+++ ФРАГМЕНТ ДЛЯ ЧТЕНИЯ +++

Братство им. св. Пия X заявляет о себе, что не вмешивается в политику, но волей-неволей становится участником политической жизни. Во Франции (если уж начать с родины монсеньера Лефевра) в составе партии «Национальное объединение» (бывший «Национальный фронт») существует фракция, возглавляемая Марион Марешаль, племянницей Марин Ле Пен (ее называют Скрытым имамом правых, имея в виду, что это перспективный политик), члены которой — лефевристы и монархисты. В целом партия остается секулярной и не выступает против закона 1905 года об отделении Церкви от государства, но признает значение христианства для страны в прошлом и настоящем. Вот официальная позиция партии, высказанная одним из ее руководителей: «Мы дорожим христианскими корнями Франции, потому что они сформировали нашу идентичность и одарили Францию некоей вертикалью и духовностью. Республика остается светской, но Франция объективно и фактически — христианская страна»[6]. По замечанию одного из критиков, это шаг или, скорее, глубокий реверанс в сторону Церкви. Замечу, что лично Марин Ле Пен считает нужным подчеркивать свою религиозность.

+++ СОДЕРЖИМОЕ НАБОРА ДАННЫХ +++

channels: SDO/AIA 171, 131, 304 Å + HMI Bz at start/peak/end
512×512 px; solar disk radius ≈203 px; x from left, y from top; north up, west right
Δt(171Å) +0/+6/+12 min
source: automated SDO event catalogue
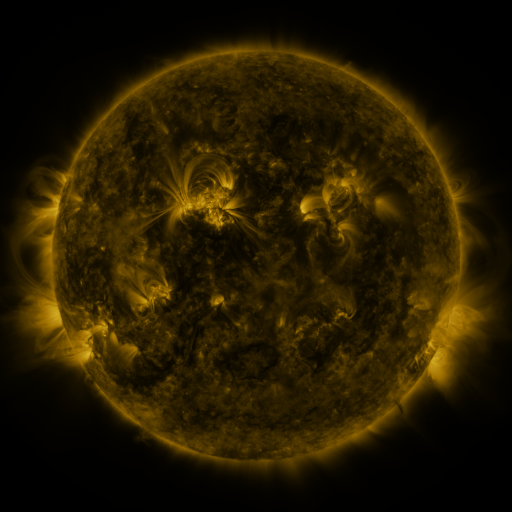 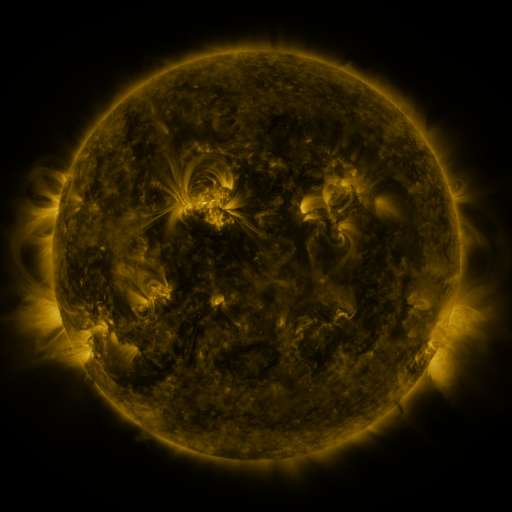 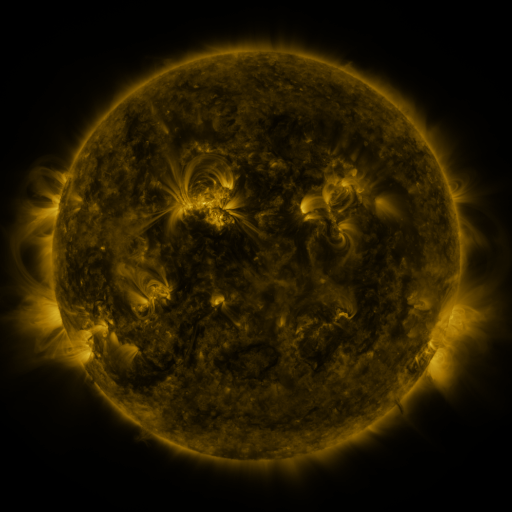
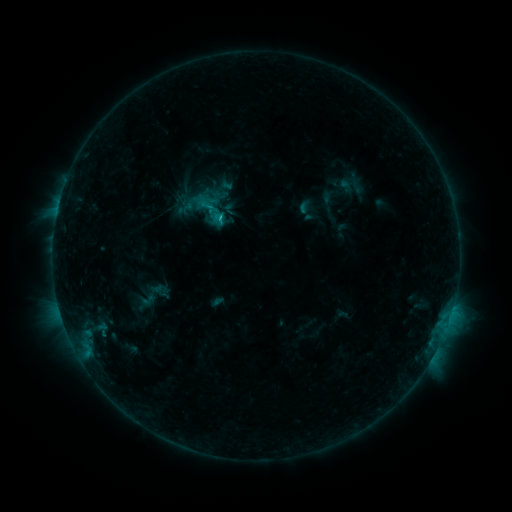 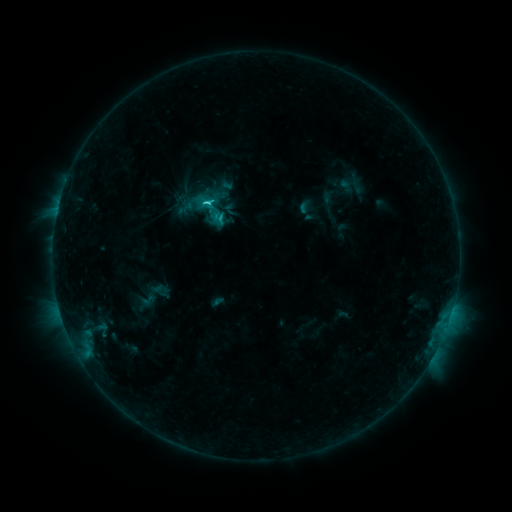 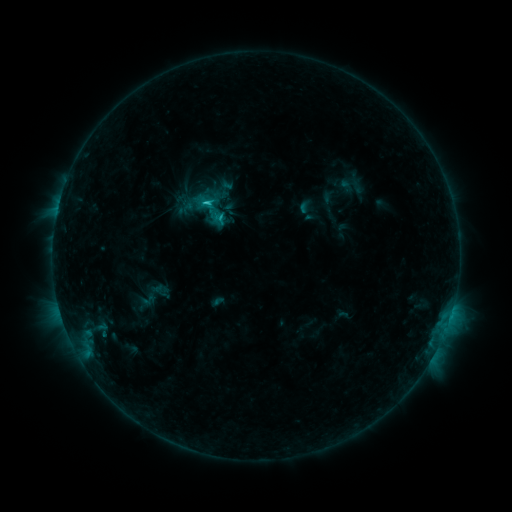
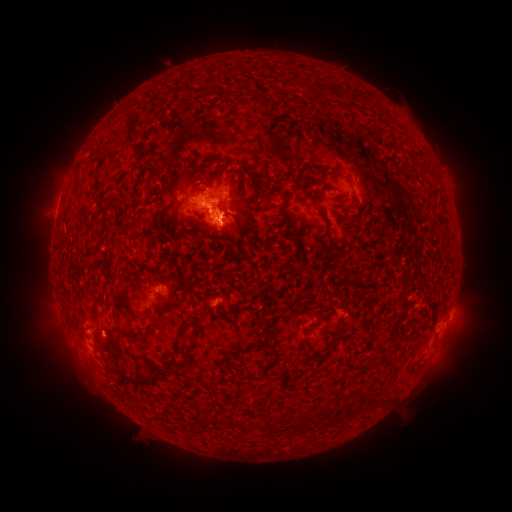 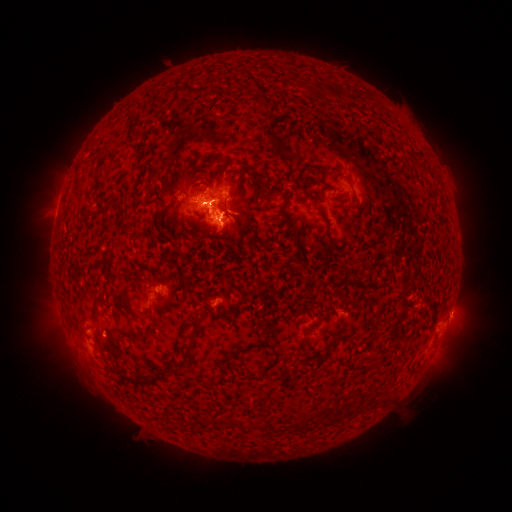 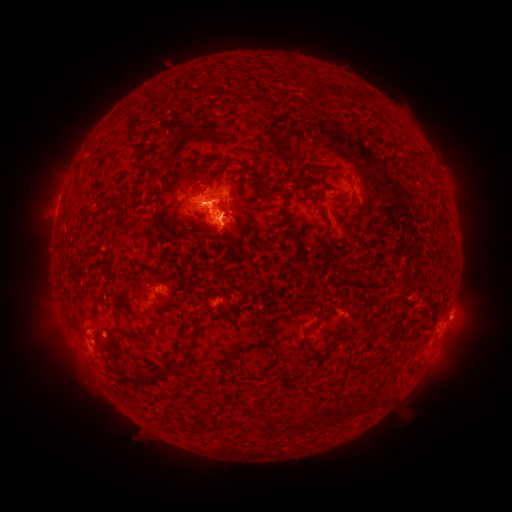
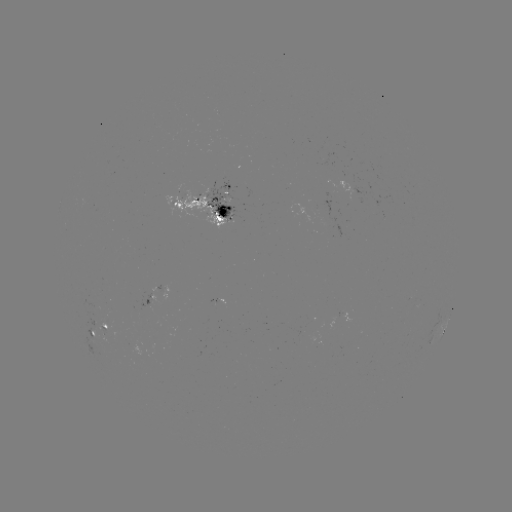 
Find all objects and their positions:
C2.2 flare: (217, 216)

+++

ЧТО ТРЕБУЕТСЯ СДЕЛАТЬ ▸
a) Переведите на английский язык следующее предложение из фрагмента о Братстве св. Пия X: «По замечанию одного из критиков, это шаг или, скорее, глубокий реверанс в сторону Церкви.»
b) Продолжите фрагмент о Братстве св. Пия X и политике во Франции, начав сразу после его последнего предложения.

ОТВЕТЫ ПО ЗАДАНИЯМ ▸
a) According to one of the critics, this is a step or, rather, a deep bow toward the Church.

b)
А вопросы политической и культурфилософии более всего занимают университетскую молодежь, по крайней мере думающую ее часть. Журналистка Паскаль Турнье в книге «Прошлое возвращается»[7] добросовестно обследовала, чем дышат «обманутые сыновья» «промотавшихся отцов» — революционеров 68-го года. Слыть консерватором становится теперь в студенческой среде совсем не зазорным, чаще даже наоборот. Самые «передовые» из студиозов «прочли все книги Жозефа де Местра». Но также их увлекают Леон Блуа, Шарль Моррас, Эрнст Юнгер, Мишель Уэльбек. Похоже, что здесь готова идеологическая, назовем ее так, опара, из которой неизвестно что выйдет.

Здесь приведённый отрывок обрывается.